Of process and product
DeWitt and Spooner said different design processes are worth considering both for how they compare to the artistic process and how they relate to each other.
Many common elements are found in most of the design processes displayed, among them inspiration, implementation and testing. However, seeing just how that process morphs into different scenarios offers new insight into the process.
The Cirrus exhibit uses trade show materials to detail the climate in which the idea of a parachute on the plane was hatched as well as the process of testing. DeWitt said the trade-show style exhibit worked, showing a different kind of design. "How do you come up with a design that's going to engage people?" he said.
(Interestingly enough, the exhibit does not include a full-size prototype of the plane as originally planned because the company needed it for a trade show. Spooner noted that the sudden change fit perfectly with the show: "That's fine," he said. "That's what Cirrus does -- sell airplanes.")
But two displays of projects by LHB Engineers and Architects show different influences at play. The first revives an old idea -- packaged, pre-cut houses -- in a new-to-America project first developed by Kato Sangyo in Japan. The company is working to adapt the system to U.S. markets. The second, the Piedmont Avenue project, shows how the company worked amid some controversy taking in public input -- community members preferred to see drawings, which were "warmer," Spooner said, while the engineers still needed exact drawings. Both are shown in the exhibit.
People from Duluth's Courage Center tested Vulpine Outerwear's outdoor gear. UMD's Natural Resources Research Institute works with companies on innovative, environmentally friendly uses of northern Minnesota's natural resources, including timber products, clay and peat.

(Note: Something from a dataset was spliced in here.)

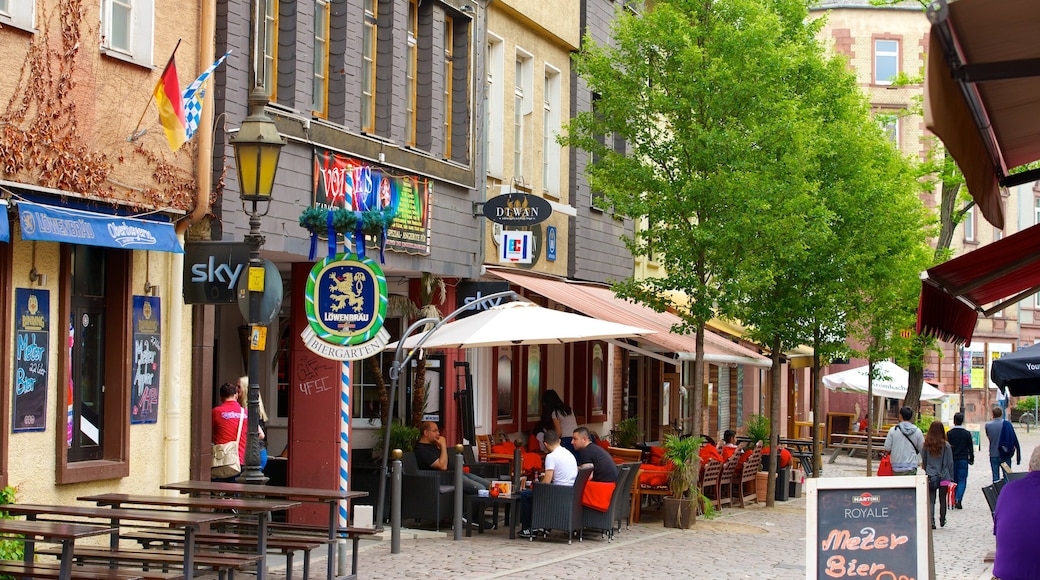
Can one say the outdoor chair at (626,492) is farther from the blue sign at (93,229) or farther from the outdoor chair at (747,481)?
the blue sign at (93,229)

All the processes have a common goal: getting the object to function well, whether it's a sales piece for a paper maker, a canoe or a skateboard ramp.
Art for commerce's sake
Spooner said that while it's early in the exhibit to gauge audience reaction, the trade show material has already provoked one strong negative reaction, from someone who said the material was not art. DeWitt said the theme of commerce and art naturally arises with this kind of exhibit.
For display purposes, not much has changed; canoes and paddles hang just like other visual art.

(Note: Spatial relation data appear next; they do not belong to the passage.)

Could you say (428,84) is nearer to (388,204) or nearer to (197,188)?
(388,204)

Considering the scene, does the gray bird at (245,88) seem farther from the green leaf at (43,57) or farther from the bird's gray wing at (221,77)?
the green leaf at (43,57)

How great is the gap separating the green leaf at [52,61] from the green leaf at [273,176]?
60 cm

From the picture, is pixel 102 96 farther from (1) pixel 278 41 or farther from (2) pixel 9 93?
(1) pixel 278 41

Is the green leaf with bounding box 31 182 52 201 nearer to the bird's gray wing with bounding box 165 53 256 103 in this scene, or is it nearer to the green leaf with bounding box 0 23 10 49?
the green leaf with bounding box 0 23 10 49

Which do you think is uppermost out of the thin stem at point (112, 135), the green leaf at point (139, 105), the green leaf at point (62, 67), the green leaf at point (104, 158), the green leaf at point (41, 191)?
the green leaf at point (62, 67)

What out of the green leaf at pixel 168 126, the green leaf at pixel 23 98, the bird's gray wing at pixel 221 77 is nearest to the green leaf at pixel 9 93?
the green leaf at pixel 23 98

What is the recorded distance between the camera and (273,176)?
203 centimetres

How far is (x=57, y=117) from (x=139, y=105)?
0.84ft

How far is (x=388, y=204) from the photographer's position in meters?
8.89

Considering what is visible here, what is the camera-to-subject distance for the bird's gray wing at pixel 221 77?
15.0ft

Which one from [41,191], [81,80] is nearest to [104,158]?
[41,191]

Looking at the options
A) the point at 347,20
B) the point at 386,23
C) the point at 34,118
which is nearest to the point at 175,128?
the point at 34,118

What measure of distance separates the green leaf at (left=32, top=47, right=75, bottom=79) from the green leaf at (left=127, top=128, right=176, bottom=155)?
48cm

"This is the same in a way, except these works were made for a specific purpose," Spooner said. "... You can also look at a skateboard park for its sculptural aspects."
He said because the components work off each other in different ways, more thought did go into placement of each piece, and he said since he was working with people not used to exhibits, the whole thing took longer to pull together.
DeWitt and Spooner said one group paying particular attention so far is art students, who see what work in some arts careers is like.
"Gee, what did your folks say when you said you were going into art?" DeWitt said, playing off the major's reputation for poor employment prospects.
From a community standpoint, Spooner said good design is an important aesthetic part of people's lives. He cited the downtown freeway bypass and Lakewalk structure as an example of "winning" design that enhances community and quality of life. But good design can be invisible.
"I think it's easier to see lack of design than it is good design," he said, noting that while a splattering of conflicting convenience store logos may make one vaguely uncomfortable, good design just blends right in.
The Tweed is pulling it out of the background through March 30.